Selected excerpt ::
··········
Last month, the Palestinian Prime Minister, Salam Fayyad, unveiled a government program "to establish a de facto state apparatus within the next two years," regardless of progress in negotiations with Israel. For the first time, the Palestinians have a leader who genuinely wants a state. While Yasser Arafat extolled that golden goal, he seemed more keen on state-destroying than state-building. The anti-Zionist revolution had dominated his ideological and practical agenda, overshadowing accommodation with Israel and the construction of a viable Palestinian polity.

PA President Mahmoud Abbas followed suit. Just two weeks prior to Fayyad's declaration, Abbas led the Fatah Sixth General Conference, the first in twenty years, to resolutions that ratified its charter, which holds that "armed struggle is a strategy, not a tactic. ... This struggle will not stop until the Zionist entity is eliminated and Palestine is liberated." Admittedly, radical rhetoric often veils political pragmatism, and relatively moderate Fatah leaders are no exception. Talk and text, however, do reveal ideas and, in particular, an elite's perception of prevalent public opinion. The conference participants do not believe that their people are ready or willing to explicitly disengage from the anti-Zionist revolution, or to substitute a positive battle for a negative one. They may be right, but Fayyad seems to think otherwise.
··········
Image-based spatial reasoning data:

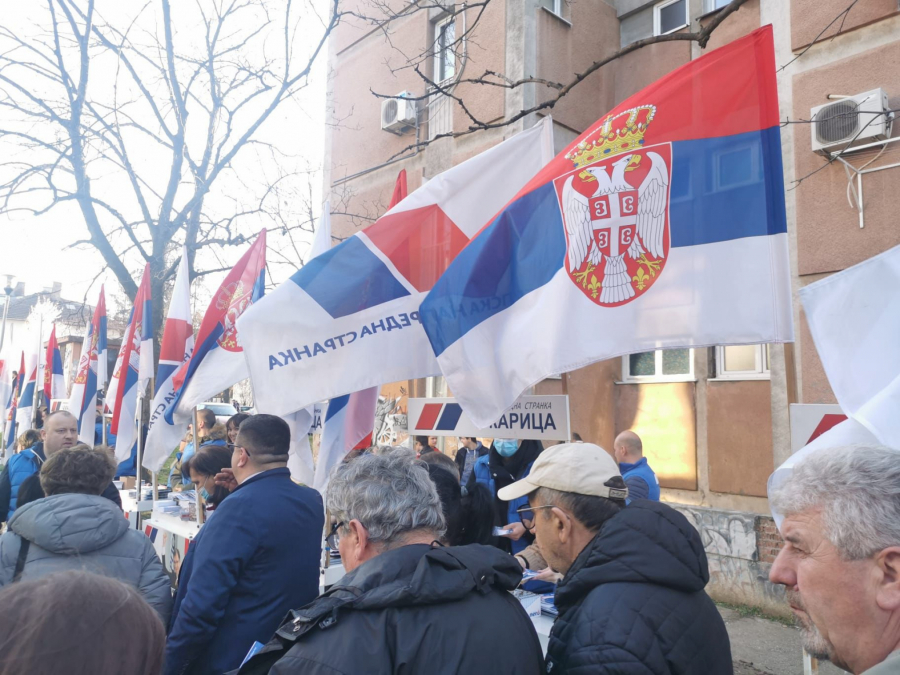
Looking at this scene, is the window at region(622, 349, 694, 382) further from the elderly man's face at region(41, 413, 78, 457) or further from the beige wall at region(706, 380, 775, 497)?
the elderly man's face at region(41, 413, 78, 457)

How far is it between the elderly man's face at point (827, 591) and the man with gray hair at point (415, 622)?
0.69 meters

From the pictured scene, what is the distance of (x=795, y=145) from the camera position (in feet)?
23.4

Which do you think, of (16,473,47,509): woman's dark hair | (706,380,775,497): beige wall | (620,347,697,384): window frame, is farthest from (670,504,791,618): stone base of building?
(16,473,47,509): woman's dark hair

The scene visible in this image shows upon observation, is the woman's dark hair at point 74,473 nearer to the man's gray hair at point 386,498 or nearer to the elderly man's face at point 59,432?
the man's gray hair at point 386,498

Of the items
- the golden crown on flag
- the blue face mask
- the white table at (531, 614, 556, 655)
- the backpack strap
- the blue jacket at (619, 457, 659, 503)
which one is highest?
the golden crown on flag

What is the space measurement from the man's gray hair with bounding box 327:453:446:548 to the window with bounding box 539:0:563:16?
9.15 meters

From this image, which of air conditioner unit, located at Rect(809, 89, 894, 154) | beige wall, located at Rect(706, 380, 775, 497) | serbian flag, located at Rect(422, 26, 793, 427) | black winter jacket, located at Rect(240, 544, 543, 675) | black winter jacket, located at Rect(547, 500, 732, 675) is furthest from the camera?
beige wall, located at Rect(706, 380, 775, 497)

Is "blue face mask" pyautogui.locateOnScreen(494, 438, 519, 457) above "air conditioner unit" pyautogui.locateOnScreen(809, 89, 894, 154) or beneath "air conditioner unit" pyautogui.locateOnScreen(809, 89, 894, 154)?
beneath

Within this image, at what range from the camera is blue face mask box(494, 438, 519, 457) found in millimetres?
6680

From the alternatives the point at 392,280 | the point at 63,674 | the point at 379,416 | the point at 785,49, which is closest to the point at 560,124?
the point at 785,49

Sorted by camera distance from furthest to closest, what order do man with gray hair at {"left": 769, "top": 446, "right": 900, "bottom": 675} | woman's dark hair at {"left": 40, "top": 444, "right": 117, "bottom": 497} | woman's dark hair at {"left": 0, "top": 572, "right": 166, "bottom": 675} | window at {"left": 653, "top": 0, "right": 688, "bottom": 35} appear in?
window at {"left": 653, "top": 0, "right": 688, "bottom": 35}, woman's dark hair at {"left": 40, "top": 444, "right": 117, "bottom": 497}, man with gray hair at {"left": 769, "top": 446, "right": 900, "bottom": 675}, woman's dark hair at {"left": 0, "top": 572, "right": 166, "bottom": 675}

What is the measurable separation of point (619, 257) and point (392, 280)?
1717 millimetres

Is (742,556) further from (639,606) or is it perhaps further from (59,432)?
(59,432)

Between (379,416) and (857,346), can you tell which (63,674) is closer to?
(857,346)
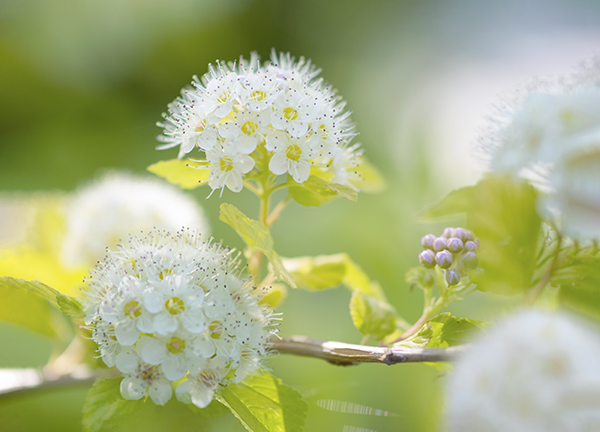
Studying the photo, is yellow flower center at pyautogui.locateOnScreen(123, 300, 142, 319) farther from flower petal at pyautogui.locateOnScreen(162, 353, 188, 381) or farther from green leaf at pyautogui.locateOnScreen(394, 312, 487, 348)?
green leaf at pyautogui.locateOnScreen(394, 312, 487, 348)

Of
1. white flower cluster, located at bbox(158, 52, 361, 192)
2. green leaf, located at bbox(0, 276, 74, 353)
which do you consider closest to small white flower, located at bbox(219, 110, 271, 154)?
white flower cluster, located at bbox(158, 52, 361, 192)

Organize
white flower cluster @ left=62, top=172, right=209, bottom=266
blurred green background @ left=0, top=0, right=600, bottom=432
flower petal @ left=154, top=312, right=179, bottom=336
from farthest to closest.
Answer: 1. blurred green background @ left=0, top=0, right=600, bottom=432
2. white flower cluster @ left=62, top=172, right=209, bottom=266
3. flower petal @ left=154, top=312, right=179, bottom=336

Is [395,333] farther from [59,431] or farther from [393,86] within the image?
[393,86]

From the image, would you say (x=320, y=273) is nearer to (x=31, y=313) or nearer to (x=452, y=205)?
(x=452, y=205)

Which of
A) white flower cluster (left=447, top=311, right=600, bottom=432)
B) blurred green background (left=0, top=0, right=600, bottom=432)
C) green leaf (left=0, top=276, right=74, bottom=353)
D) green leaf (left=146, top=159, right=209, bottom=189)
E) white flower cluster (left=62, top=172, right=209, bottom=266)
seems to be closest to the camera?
white flower cluster (left=447, top=311, right=600, bottom=432)

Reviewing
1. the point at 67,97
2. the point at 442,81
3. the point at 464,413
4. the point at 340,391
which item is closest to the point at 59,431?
the point at 340,391

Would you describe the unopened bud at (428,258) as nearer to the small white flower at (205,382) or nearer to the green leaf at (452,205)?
the green leaf at (452,205)

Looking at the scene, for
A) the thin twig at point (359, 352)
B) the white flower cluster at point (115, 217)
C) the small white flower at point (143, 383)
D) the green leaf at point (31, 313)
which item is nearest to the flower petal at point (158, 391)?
the small white flower at point (143, 383)
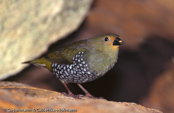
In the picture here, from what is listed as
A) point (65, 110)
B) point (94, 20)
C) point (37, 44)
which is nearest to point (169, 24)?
point (94, 20)

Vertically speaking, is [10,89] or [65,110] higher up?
[10,89]

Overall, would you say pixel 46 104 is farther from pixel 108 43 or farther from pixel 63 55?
pixel 108 43

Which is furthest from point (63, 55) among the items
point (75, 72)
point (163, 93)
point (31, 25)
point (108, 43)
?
point (163, 93)

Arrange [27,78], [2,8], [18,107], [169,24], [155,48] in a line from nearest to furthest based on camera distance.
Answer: [18,107] < [2,8] < [169,24] < [155,48] < [27,78]

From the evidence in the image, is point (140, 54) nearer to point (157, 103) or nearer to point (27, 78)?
point (157, 103)

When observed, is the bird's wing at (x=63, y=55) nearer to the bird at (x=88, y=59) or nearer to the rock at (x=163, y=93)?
the bird at (x=88, y=59)

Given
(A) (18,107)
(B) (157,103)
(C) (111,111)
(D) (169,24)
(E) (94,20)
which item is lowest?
(B) (157,103)
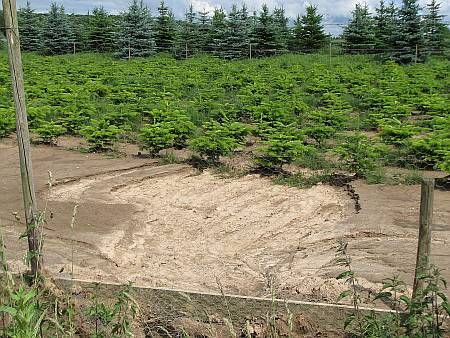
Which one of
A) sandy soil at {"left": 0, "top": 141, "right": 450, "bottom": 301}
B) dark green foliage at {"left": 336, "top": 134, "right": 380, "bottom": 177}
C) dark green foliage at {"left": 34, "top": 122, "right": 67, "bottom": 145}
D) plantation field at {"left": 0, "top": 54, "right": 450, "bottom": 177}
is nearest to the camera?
sandy soil at {"left": 0, "top": 141, "right": 450, "bottom": 301}

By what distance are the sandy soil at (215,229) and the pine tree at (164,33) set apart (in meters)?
26.0

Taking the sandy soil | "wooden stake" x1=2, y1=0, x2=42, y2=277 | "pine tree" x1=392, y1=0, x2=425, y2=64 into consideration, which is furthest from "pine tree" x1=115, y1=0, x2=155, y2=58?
"wooden stake" x1=2, y1=0, x2=42, y2=277

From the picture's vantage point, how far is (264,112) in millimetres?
14648

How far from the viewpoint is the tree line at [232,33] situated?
29.7m

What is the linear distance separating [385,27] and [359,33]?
4.59 feet

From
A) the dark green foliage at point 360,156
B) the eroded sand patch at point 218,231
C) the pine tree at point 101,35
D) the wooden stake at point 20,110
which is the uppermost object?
the pine tree at point 101,35

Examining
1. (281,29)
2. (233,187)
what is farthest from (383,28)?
(233,187)

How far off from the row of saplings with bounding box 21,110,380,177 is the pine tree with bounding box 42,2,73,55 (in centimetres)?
2565

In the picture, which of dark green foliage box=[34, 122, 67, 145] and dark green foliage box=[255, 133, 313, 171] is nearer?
dark green foliage box=[255, 133, 313, 171]

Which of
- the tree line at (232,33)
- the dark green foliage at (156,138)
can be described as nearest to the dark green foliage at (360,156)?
the dark green foliage at (156,138)

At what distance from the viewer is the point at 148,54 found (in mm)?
35531

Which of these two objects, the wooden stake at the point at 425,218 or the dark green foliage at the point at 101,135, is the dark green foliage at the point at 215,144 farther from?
the wooden stake at the point at 425,218

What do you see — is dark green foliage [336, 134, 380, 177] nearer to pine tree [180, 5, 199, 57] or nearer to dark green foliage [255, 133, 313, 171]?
dark green foliage [255, 133, 313, 171]

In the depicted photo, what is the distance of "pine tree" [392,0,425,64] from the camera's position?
2891cm
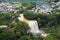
··········
Task list ::
1 – From the passage on Palestinian state-building, quote the stretch from "PA President Mahmoud" through "to think otherwise." word for word.
2 – Extend the passage on Palestinian state-building, picking up after its final sentence.

Task results ::
1 –
PA President Mahmoud Abbas followed suit. Just two weeks prior to Fayyad's declaration, Abbas led the Fatah Sixth General Conference, the first in twenty years, to resolutions that ratified its charter, which holds that "armed struggle is a strategy, not a tactic. ... This struggle will not stop until the Zionist entity is eliminated and Palestine is liberated." Admittedly, radical rhetoric often veils political pragmatism, and relatively moderate Fatah leaders are no exception. Talk and text, however, do reveal ideas and, in particular, an elite's perception of prevalent public opinion. The conference participants do not believe that their people are ready or willing to explicitly disengage from the anti-Zionist revolution, or to substitute a positive battle for a negative one. They may be right, but Fayyad seems to think otherwise.

2 –
Far from being a pro-Zionist, Fayyad put forth his own "disengagement plan," a proactive strategy for unilateral action to cut the conflict's Gordian knot. It might work. There remain only two roads not taken to a two-state solution: a pan-Palestine plebiscite, an all-inclusive referendum, which may create a foundation of popular legitimacy for such a solution; or else the creation of a Palestinian state before (hopefully) reaching peace. Achingly pragmatic, Fayyad chose the latter. Unwise allusions apart, Fayyad is following in the footsteps of the once glorious, but currently disintegrating, Zionist Labor movement (whose last real leader was, ironically enough, the comatose Ariel Sharon). "One more acre, one more goat," was its motto during the Zionist heydays of state-building, the construction of the "Yishuv" as an incipient Jewish state. Fayyad's bold attempt to re-embody the Zionist model depends on many factors, first and foremost on the Palestinian people. If the Palestinians want a state, they shall have it. The resolution of the West Bank population to eschew terror in favor of civil projects, notwithstanding the Hamas-Fatah strife, will determine much of the outcome. So will US policy.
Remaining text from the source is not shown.